The European Bank for Reconstruction and Development (EBRD) has significantly improved its estimates on Romania’s economic evolution in 2021, forecasting a 7.2 percent GDP increase this year, compared to 6 percent in June, shows a report released on Thursday by the international financial institution.
“Overall, GDP is expected to grow by 7.2 percent in 2021. In 2022, the Recovery and Resilience Facility should start boosting investments, while gradually improving net exports, in line with a slowdown of private consumption compared to recent years, and expected fiscal consolidation could translate into GDP growth of 4.4 percent. The main downside risk to the forecast is the evolution of the pandemic, as the vaccination rate is the second lowest in the EU,” the EBRD emphasizes.

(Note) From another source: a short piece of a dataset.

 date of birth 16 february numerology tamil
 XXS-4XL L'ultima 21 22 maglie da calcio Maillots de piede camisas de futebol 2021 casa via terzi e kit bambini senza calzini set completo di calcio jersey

According to the financial institution, a significant recovery is under way in all the three countries of the south-eastern European region (Greece, Romania and Bulgaria), after a difficult 2020, with the economies growing particularly strongly in both Greece and Romania, and more moderately in Bulgaria.
However, the EBRD warns that high commodity prices could affect the recovery of economies in its regions. “High prices of natural
gas, oil and other commodities weigh on the trade balances of energy importers, putting pressure on governments to step in to mitigate the burden of higher energy expenses on low-income households. High energy prices, supply chain disruptions and in some cases currency depreciations have also pushed inflation up. This is a cause for concern,” said EBRD chief economist Beata Javorcik.
EBRD’s latest Regional Economic Prospects report also notes that high energy prices may also test the public’s resolve for greening, and that while such support has been strong and rising in recent years globally, in some economies, including Egypt, Lithuania, Kazakhstan, Poland and Romania, it is lower than it was in the late 1990s.
According to the report, growth forecast in the EBRD regions is an average 5.5 percent in 2021, which represents an upward revision of 1.3 percentage points over EBRD’s June forecast. In 2022, as economies recover, growth is expected to moderate to 3.8 percent in the EBRD regions, 0.1 percentage point lower than expected in June 2021. However, the EBRD points out that these forecasts are subject to high uncertainty, reflecting risks associated with the future path of Covid-19, possible worsening of external conditions and weaker growth in trading partners.
The European Bank for Reconstruction and Development was established in 1991 to invest in the former communist bloc states and help them transition to a market economy. In recent years, the EBRD has begun to shift focus from the former Soviet bloc to North Africa and the Middle East.
EBRD’s overall investment in Romania stands at almost 9 billion, with 76 percent in the private sector. Its focus is on financing infrastructure, especially in less-developed regions, boosting private sector productivity and further developing the financial sector and capital markets.